Emily – główną bohaterkę powieści poznajemy w trakcie rozwodu. Jej małżeństwo legło w gruzach po zdradzie męża . Kobieta uznawana za pisarkę, wydała tylko jedną książkę. By dojść do równowagi psychicznej wyjeżdża na wyspę do ciotki, u której spędzała dziecięce wakacje. Miejsce kojarzące się z beztroską i spokojem okazuje się skarbnicą rodzinnych tajemnic. Emily przypadkowo odnajduje pamiętnik Esther. Lektura całkowicie ją pochłania. Kim jest jego autorka? Czy bohaterka pozna jej tożsamość? A może już zna? W dodatku w życiu pisarki pojawia się przystojny mieszkaniec wyspy, Jack. Ukochana ciotka każe jej się jednak trzymać z daleka od artysty. Dlaczego? By poznać odpowiedzi na te pytania wystarczy sięgnąć po książkę i razem z Emily spędzić tytułowy miesiąc na wyspie, by odbyć podróż w czasie i w głąb siebie.
Marcowe fiołki to klimatyczna saga rodzinna, a bohaterów równocześnie i łączy, i dzieli tajemnica sprzed lat. Historia napisana prostym, lecz pięknym językiem intryguje i do ostatniej strony trzyma w napięciu. Dopracowane w szczegółach opisy przenoszą czytelnika na plażę, by razem z Emily mógł spacerować brzegiem morza i czuć wiatr. Powieść wzrusza i zaskakuje, udowadniając, że warto wybaczać i dać drugą szansę, by kochać do końca …
wydawnictwo: ZNAK (http://www.znak.com.pl/kartoteka,ksiazka,4391,Marcowe-fiolki)
liczba stron: 304
Amerykańska pisarka i dziennikarka zabiera swoich czytelników do Seattle. Nad wodą znów przeplatają się dwa światy – teraźniejszy i przeszły, a postaci łączą miłość, tęsknota i smutek.
Główną bohaterką jest Ada – zastępczyni redaktora naczelnego nowojorskiego magazynu. W życiu zawodowym odnosi sukcesy, jednak nie mogąc dojść do siebie po rodzinnej tragedii, postanawia uciec od wspomnień i zaszyć się na barce w Seattle. Przez przypadek znajduje skrzynię należącą do poprzedniej właścicielki zamieszkiwanej przez nią posiadłości. Penny okazuje się być tematem tabu. Z pomocą przystojnego fotografa Alexa, bohaterka postanawia dowiedzieć się prawdy o kobiecie – dlaczego jej miłość była zakazana? Dlaczego opuściła wyspę? Rozwiązywanie zagadki ma dla głównej bohaterki znaczenie terapeutyczne. Czy Ada upora się z żałobą? Na te pytania odpowiedź może dać tylko lektura Domu na jeziorze.

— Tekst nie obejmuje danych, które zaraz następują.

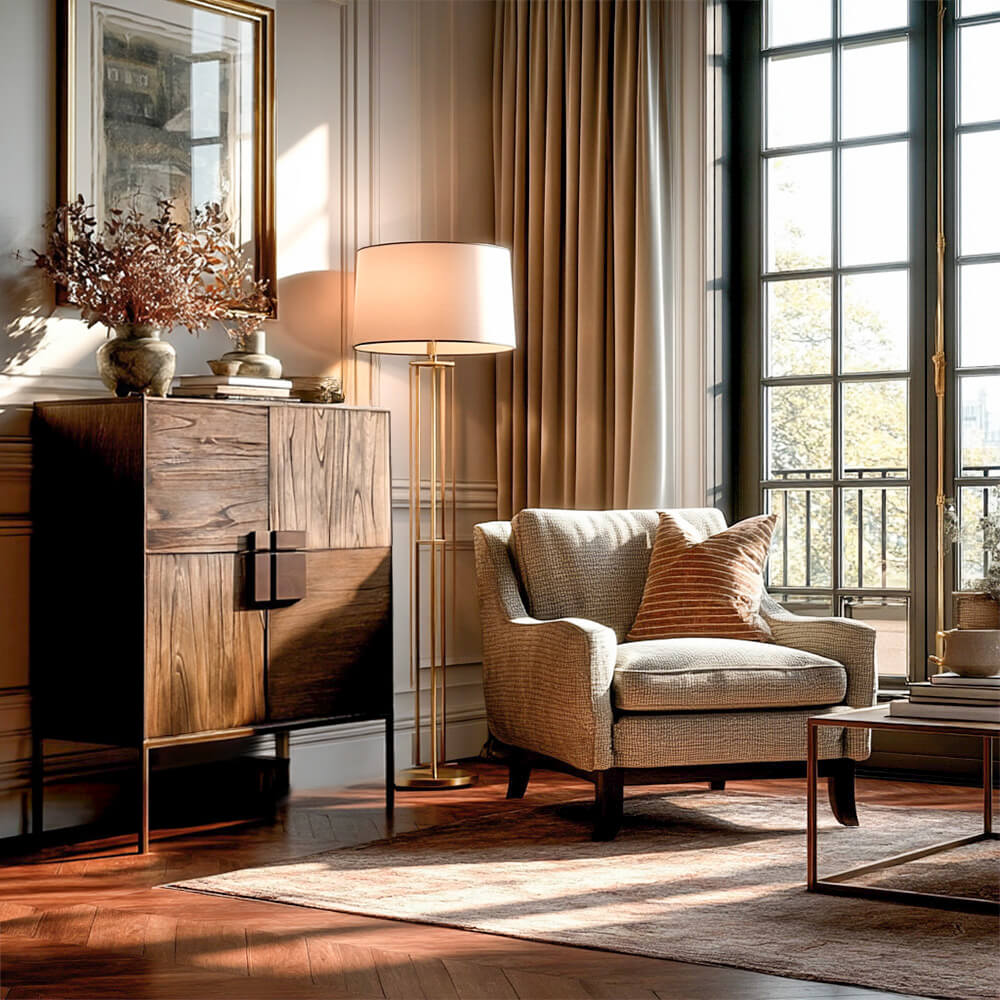 Cabinet-Lewis-Tribal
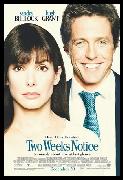 Two Weeks Notice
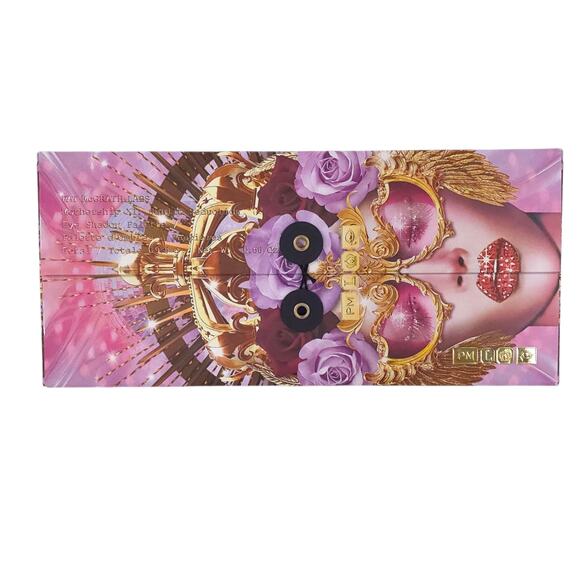 Pat McGrath Labs Mothership XI Sunlit Seduction Eye Shadow Palette - Picture 2 of 6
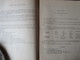 Livre - SNCF- GRAMMAIRE De 1961 . 5è édition - Formation Professionnelle, Direction Du Personnel -  102 Pages -25 Photos - Chemin De Fer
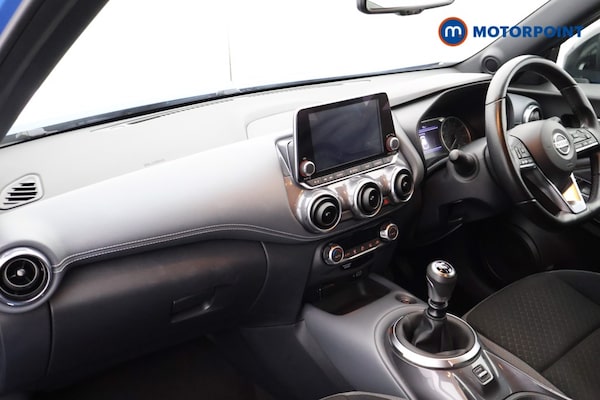 Used Nissan Juke 2021 for sale - 76219449: Photo 27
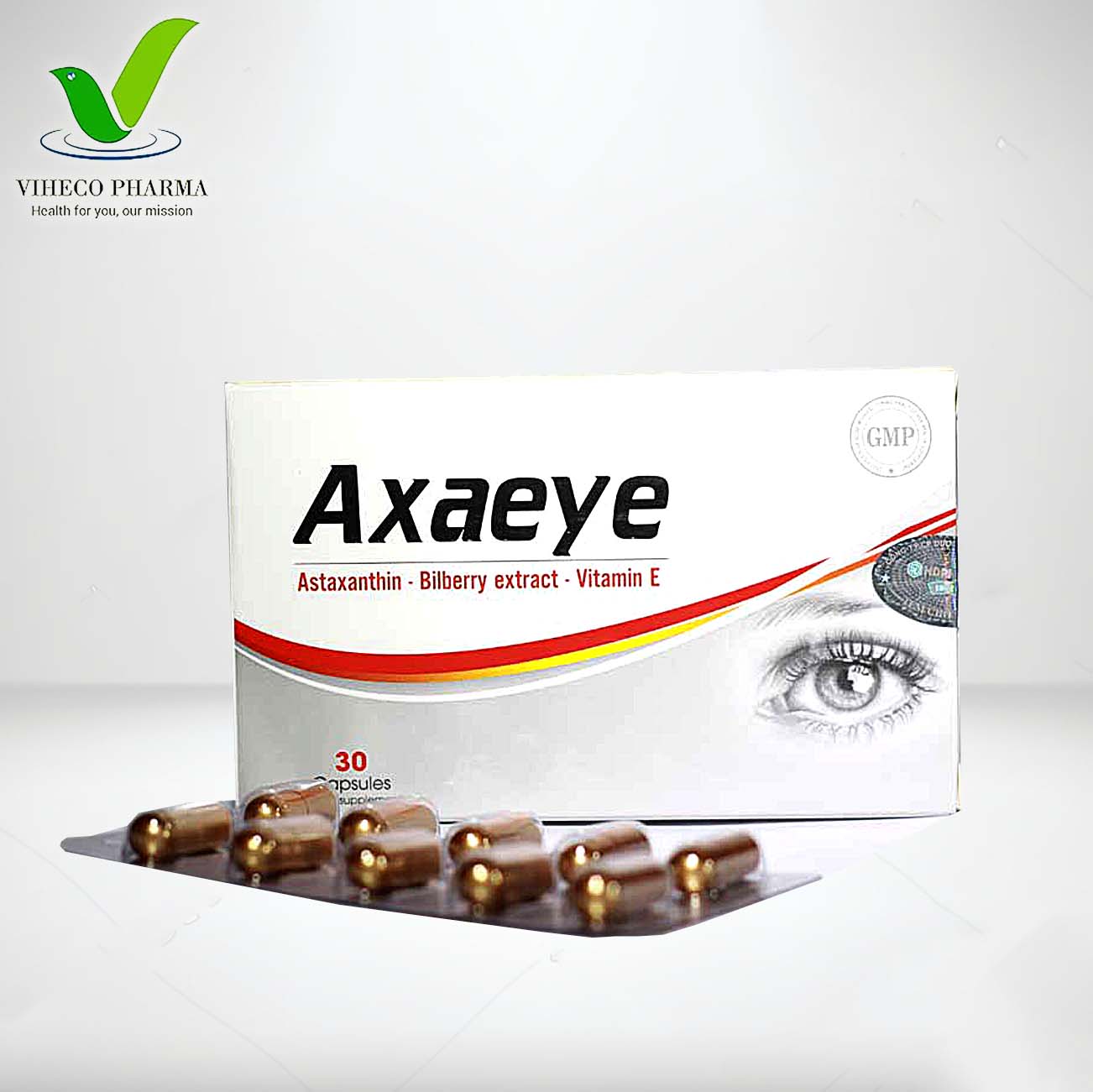 Axaeye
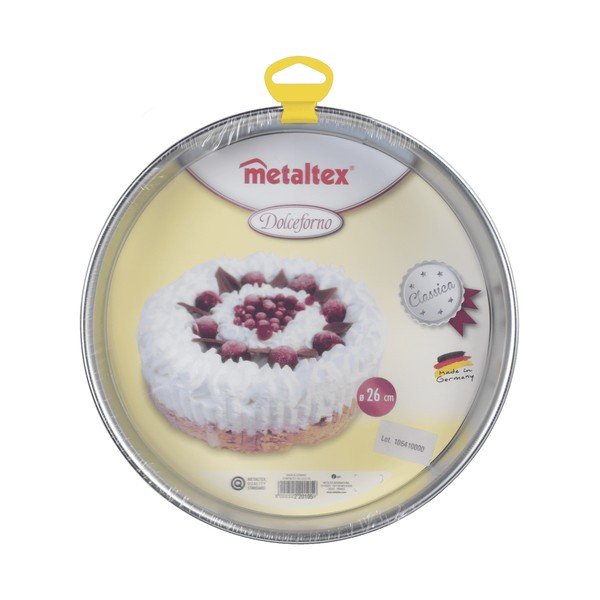 Tortownica Metaltex Tube, ø 26 cm-image-1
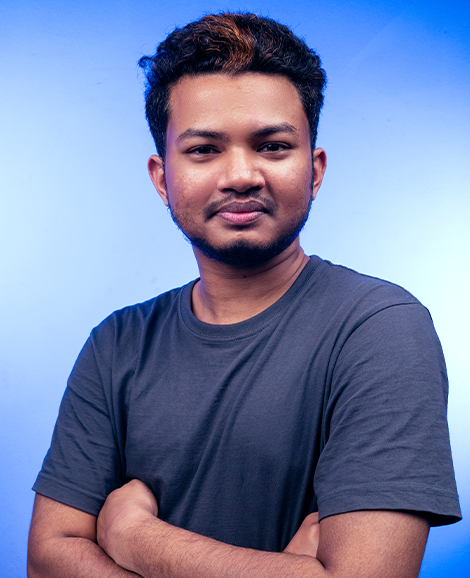Redwanul Haque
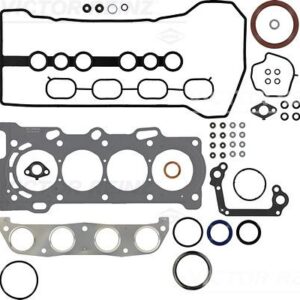 MOTOR TAKIM CONTA AVENSIS 00-03 -COROLLA-COROLLA VERSO 02 1.6-1.8 VVTI 1ZZ-FE 411122060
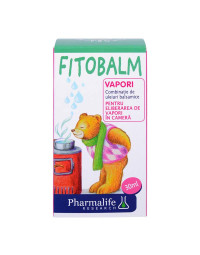 Fitobalm vapori 30ml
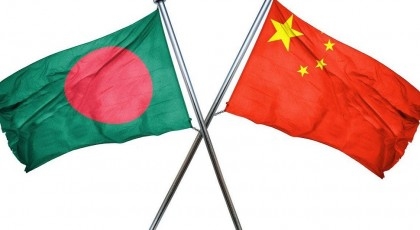 China More Open to Bangladesh: Embassy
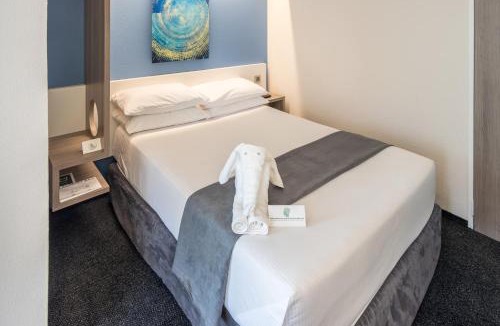 Edenvale Hotel | Road Lodge Isando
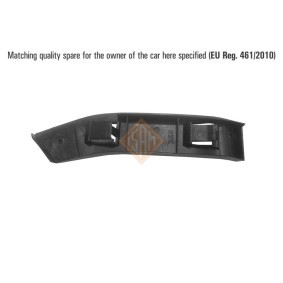 Achetez des Support de pare-chocs ISAM 0929311 à prix pour 40,91 €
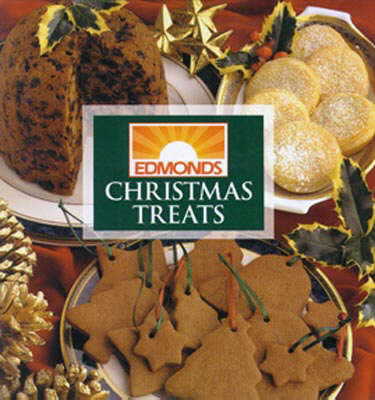 Edmonds: Christmas Treats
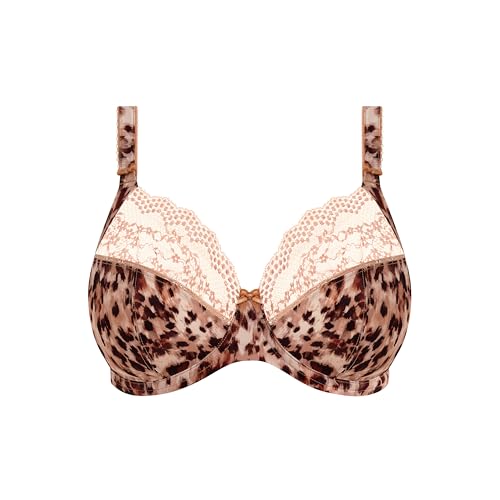 Image of Elomi Women's Lucie Underwire Stretch Plunge Bra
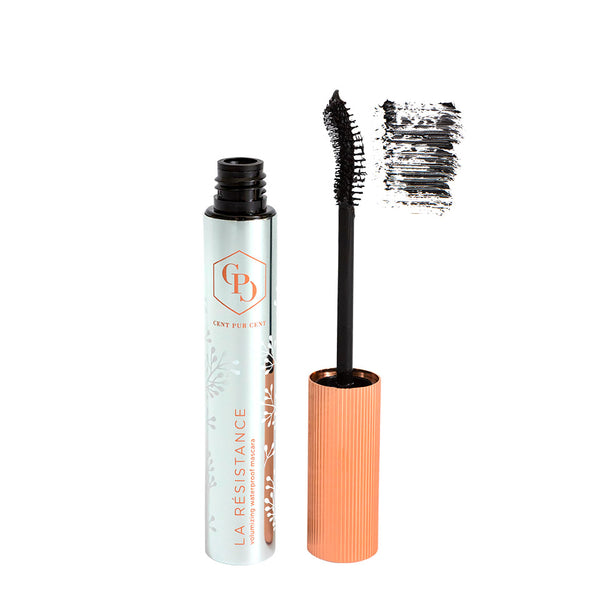 Mascara Waterproof - La Résistance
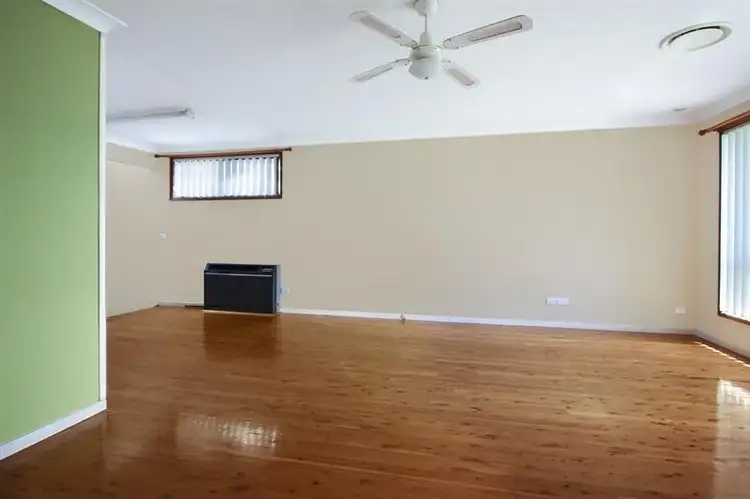Second view of Homely house listing, 28 Gerring Street, Colyton NSW 2760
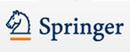 Springer Shop brand logo for reviews of online shopping for Study and Education products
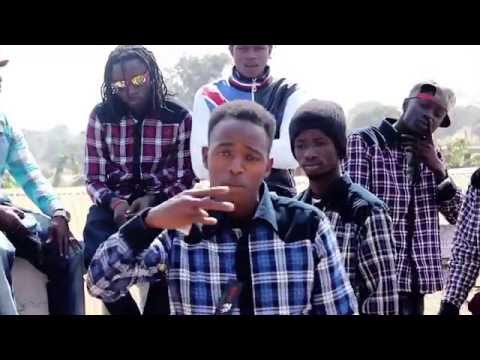 BALOBEROS feat CRIMINAL SHOTTAS - ROLETA RUSSA ( Video Oficial 2015 )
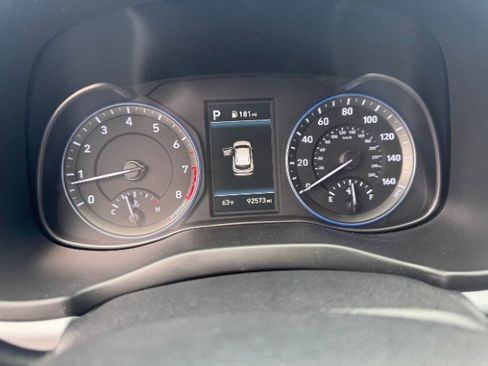 Used 2021 Hyundai Kona Ultimate AWD/4WD image 13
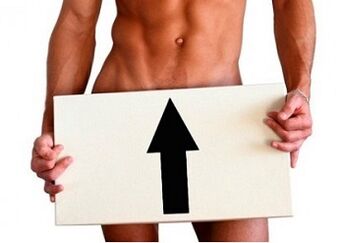 techniki zwiększania rozmiaru penisa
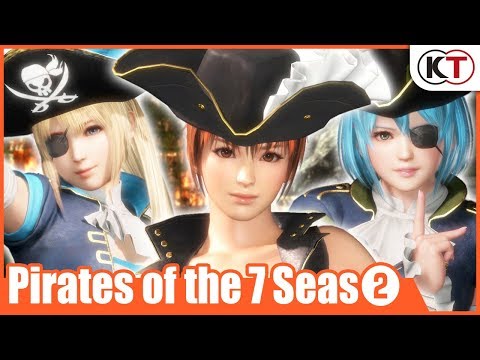 DOA6 ĤγΥѥ졼ĥ塼 vol.2ץץ쥤ư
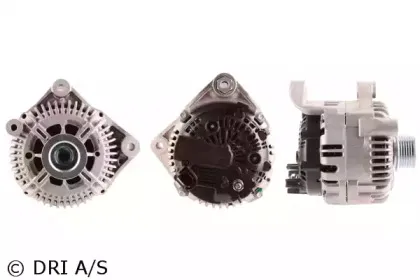 Генератор DRI купить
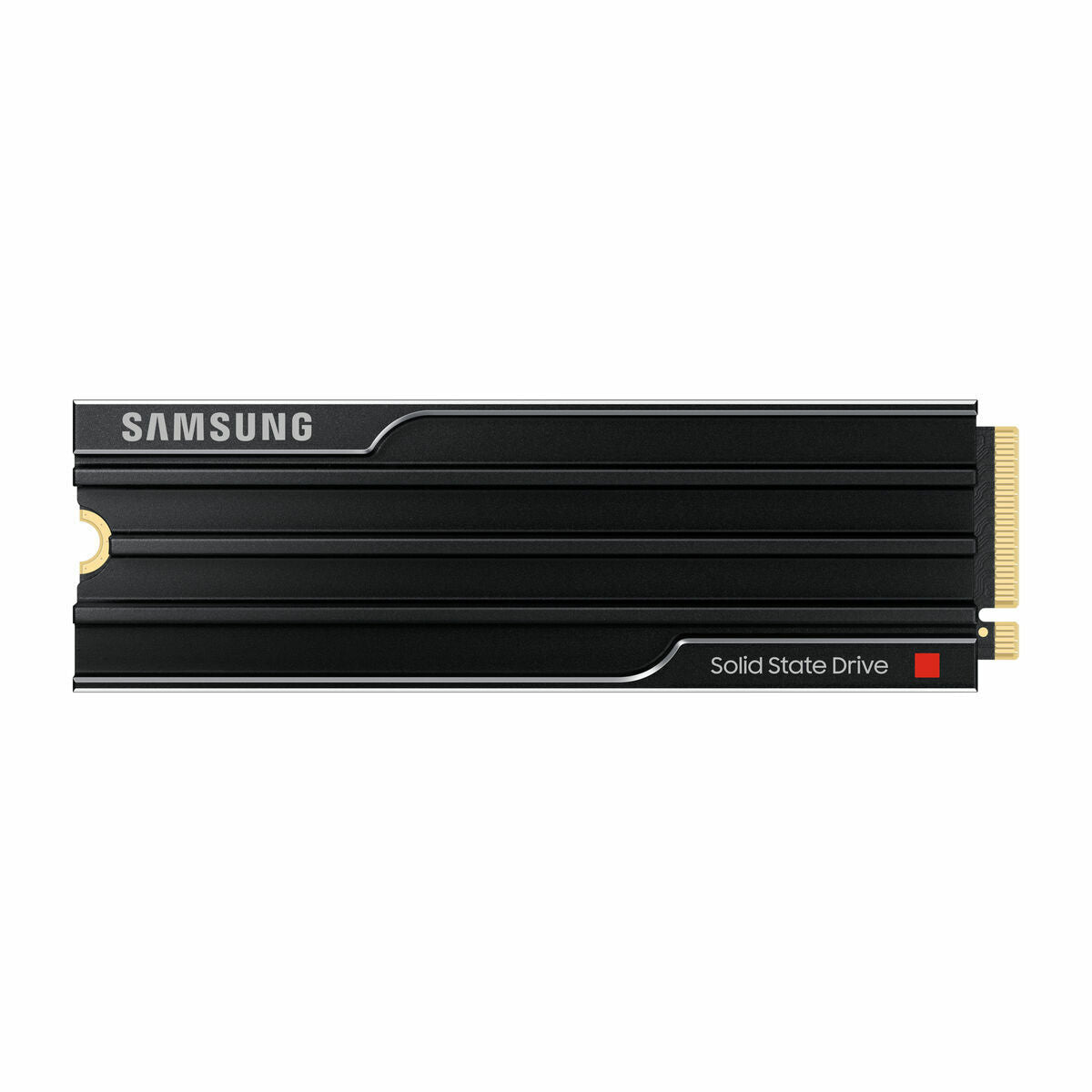 Hard Drive Samsung 2 TB SSD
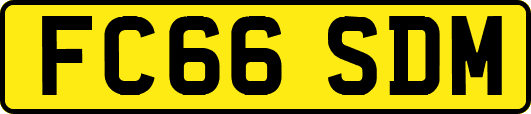 FC66SDM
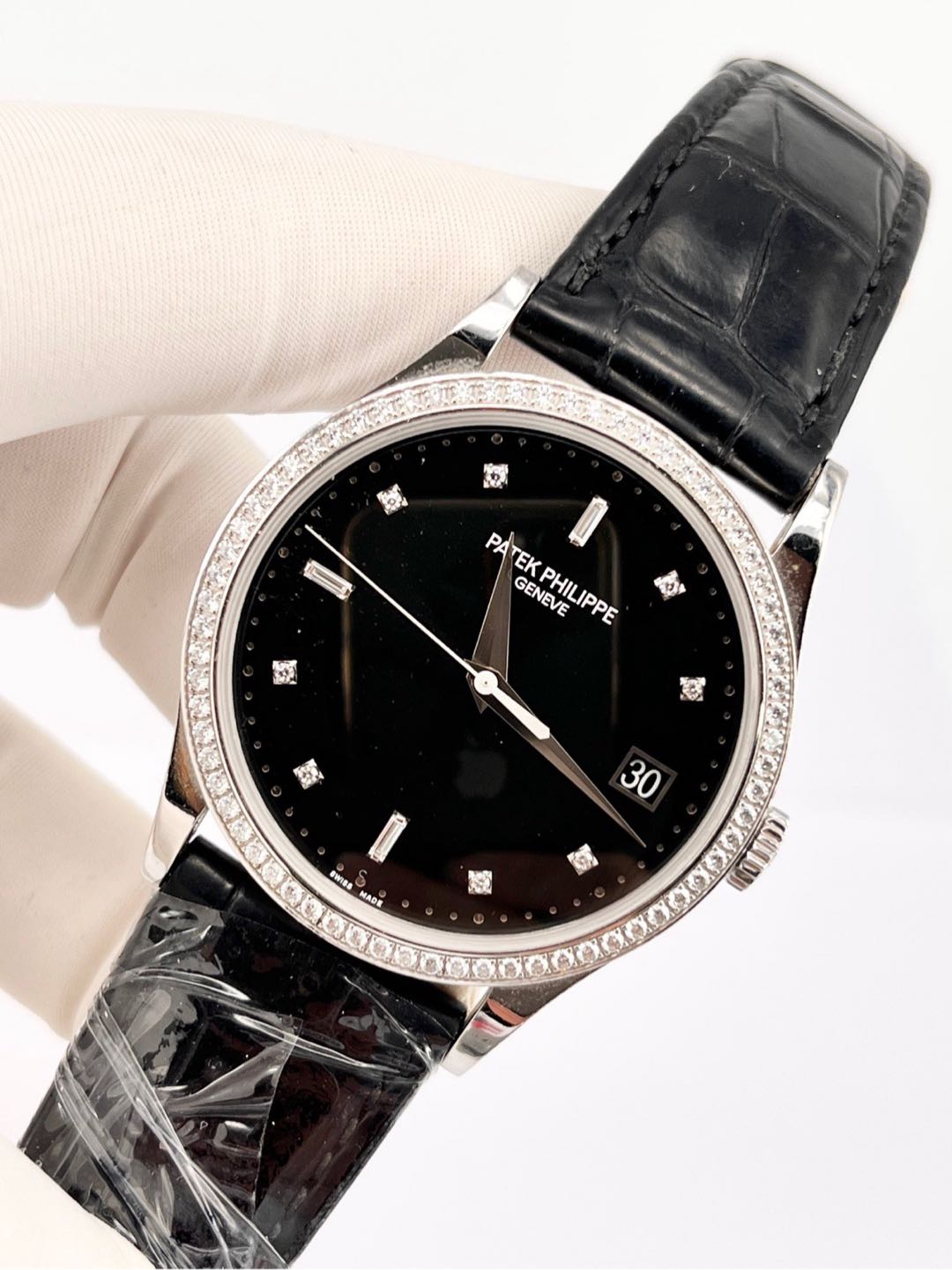 Patek Philippe 5297G-001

Książka pisana jest prostym językiem. Lekki styl sprzyjania czytaniu i z łatwością przenosi czytelników na pirs do Ady i jej sąsiadów. Razem z bohaterką przeżywa się żałobę i krok po kroku odkrywa tajemnicę Penny. Przeplatane historie Ady i Penny sprawiają, że książka trzyma w napięciu do ostatniego rozdziału. Czy opowieści połączą się w jedno?
Jeżeli znacie poprzednie historie autorstwa Jio, ta na pewno Was nie zawiedzie. Choć formą przypomina inne tytuły, osadzona na wodzie fabuła zaskakuje nawet na ostatniej stronie. Ta książka to prawdziwa lekcja oswajania się z bólem i tragedią, a równocześnie ponownego otwarcia na miłość.